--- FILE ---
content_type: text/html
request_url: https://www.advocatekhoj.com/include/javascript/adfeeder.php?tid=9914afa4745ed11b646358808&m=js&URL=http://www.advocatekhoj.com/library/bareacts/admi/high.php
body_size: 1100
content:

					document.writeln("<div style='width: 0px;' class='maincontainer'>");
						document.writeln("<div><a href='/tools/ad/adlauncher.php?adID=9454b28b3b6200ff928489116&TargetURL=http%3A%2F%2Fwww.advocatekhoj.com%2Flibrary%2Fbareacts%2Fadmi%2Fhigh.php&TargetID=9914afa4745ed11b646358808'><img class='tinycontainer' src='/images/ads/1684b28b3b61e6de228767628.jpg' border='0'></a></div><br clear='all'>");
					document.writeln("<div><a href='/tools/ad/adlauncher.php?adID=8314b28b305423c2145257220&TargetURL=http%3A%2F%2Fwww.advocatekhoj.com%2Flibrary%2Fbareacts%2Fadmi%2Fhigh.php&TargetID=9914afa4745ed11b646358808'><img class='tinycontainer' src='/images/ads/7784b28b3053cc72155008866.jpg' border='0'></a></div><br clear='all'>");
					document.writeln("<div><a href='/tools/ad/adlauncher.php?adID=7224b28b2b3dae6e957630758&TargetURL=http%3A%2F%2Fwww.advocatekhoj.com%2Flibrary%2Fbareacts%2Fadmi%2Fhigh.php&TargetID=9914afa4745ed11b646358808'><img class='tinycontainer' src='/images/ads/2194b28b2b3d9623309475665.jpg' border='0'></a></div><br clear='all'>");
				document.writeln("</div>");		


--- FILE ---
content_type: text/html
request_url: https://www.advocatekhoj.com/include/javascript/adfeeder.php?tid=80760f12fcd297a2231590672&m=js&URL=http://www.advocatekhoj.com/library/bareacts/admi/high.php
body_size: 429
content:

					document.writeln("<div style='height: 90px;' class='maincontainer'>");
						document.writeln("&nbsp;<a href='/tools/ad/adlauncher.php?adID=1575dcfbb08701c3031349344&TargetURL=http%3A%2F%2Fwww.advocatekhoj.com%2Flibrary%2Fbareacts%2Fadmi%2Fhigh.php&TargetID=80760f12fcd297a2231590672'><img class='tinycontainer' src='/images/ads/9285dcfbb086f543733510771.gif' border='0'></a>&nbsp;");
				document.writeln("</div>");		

+===+

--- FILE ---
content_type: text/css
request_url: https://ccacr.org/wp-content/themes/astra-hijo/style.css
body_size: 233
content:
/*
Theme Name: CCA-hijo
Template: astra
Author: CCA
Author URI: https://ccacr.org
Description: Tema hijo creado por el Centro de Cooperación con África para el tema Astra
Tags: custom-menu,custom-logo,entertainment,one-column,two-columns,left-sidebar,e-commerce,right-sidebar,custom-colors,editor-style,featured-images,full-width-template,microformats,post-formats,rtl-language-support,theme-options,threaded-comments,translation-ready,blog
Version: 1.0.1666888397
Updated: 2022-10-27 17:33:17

+===+

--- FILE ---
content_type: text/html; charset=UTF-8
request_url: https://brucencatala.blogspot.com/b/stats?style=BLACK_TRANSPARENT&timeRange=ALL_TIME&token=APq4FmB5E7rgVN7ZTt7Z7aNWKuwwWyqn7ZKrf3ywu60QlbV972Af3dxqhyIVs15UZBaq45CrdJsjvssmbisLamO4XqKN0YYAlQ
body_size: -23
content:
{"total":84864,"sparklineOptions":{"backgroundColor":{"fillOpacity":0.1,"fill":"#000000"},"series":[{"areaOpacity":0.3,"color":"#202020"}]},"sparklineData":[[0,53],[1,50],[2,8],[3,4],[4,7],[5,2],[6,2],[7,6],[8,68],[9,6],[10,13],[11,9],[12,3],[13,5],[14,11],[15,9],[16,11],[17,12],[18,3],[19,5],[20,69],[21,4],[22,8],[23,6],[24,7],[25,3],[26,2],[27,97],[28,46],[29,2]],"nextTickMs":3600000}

+===+

Word for word, restate the lines of the listing above starting at the line with "Author URI: https://ccacr.org" and ending at the line with "Updated: 2022-10-27 17:33:17", and nothing outside them.

Author URI: https://ccacr.org
Description: Tema hijo creado por el Centro de Cooperación con África para el tema Astra
Tags: custom-menu,custom-logo,entertainment,one-column,two-columns,left-sidebar,e-commerce,right-sidebar,custom-colors,editor-style,featured-images,full-width-template,microformats,post-formats,rtl-language-support,theme-options,threaded-comments,translation-ready,blog
Version: 1.0.1666888397
Updated: 2022-10-27 17:33:17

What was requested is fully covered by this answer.